On 30 September 2021 AMETIC, the Spanish digital industry business association officially kicked off the 4th edition of the Alliance for Digital Talent Development in Spain. The event also presented the winners from the ‘Digital Skills Awards Spain 2021’, also in its 4th year and part of the European Commission’s Digital Skills and Jobs Coalition, a partnership of stakeholders in Europe launching actions to tackle the digital skills gap across its various dimensions.
Carme Artigas, State Secretary for Digitalisation and Artificial Intelligence within the Ministry of Economic Affairs and Digital Transformation opened the event and Digital Skills Awards ceremony, with a keynote speech in which the 2025 Digital Spain Agenda assumed a central focus. The 2025 Digital Spain Agenda is the main roadmap towards Spain’s digital transformation in the coming decade. A key objective of the programme is the promotion of STEM careers, including technological and scientific vocations, amongst young people. This includes digital skills programmes that aim to address identified skills gap, such as the one related to gender and diversity.

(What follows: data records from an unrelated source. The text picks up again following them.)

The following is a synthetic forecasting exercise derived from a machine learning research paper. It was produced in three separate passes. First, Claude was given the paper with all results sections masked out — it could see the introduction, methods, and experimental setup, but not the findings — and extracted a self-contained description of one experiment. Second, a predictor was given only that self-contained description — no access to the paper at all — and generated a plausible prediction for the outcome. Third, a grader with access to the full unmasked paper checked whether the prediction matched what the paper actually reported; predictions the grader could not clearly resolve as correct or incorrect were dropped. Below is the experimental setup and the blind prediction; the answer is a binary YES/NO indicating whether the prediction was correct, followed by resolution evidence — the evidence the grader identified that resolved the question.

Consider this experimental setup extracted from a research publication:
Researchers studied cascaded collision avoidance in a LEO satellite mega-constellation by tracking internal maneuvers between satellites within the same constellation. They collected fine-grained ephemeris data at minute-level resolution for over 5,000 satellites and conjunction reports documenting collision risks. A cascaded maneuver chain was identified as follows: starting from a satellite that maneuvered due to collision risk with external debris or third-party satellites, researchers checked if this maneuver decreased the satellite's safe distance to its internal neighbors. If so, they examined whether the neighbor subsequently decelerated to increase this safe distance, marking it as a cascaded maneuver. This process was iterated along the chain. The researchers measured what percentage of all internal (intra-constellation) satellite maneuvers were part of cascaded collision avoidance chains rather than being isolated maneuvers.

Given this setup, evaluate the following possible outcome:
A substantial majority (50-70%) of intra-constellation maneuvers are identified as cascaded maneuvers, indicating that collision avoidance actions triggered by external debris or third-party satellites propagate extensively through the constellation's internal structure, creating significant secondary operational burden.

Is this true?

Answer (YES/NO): NO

Digital empowerment and skills for the future of work
The Alliance for Digital Talent Development in Spain takes place as a forum, bringing together ICT companies, universities, business schools, training centres, foundations and NGOs, sectoral associations and industry entities, interested in attracting digital talent and accelerating the country’s digital transformation. The forum’s 4th edition focused around the theme of digital empowerment and the role of women in the digital economy and digital talent as a driver for employability and inclusion.
Artigas defined the existing gender gap in the Spanish ICT sector as a: “a drag on our global growth and competitiveness that needs to be addressed” and pointed out that if the ratio of women and men working in ICT was to improve, this has the potential to generate the equivalent of 2.8% of the national GDP – “a key input from which we cannot fail”.
Only 20% of people in tech careers in Spain are women. When we look at ICT professionals specifically, women make up 30% of the whole pool. In fact, just over 1% of women in employment are engaged with the digital field. In Artigas’s words:
“The data shows the structural inequality that is widely rooted in the sector, and the urgency of addressing the transversal feminisation of this sector”.
Artigas highlighted the role of AMETIC as one of the main actors, committed to furthering the digital transformation of Spain, whilst embedding a unique ethical and social national perspective.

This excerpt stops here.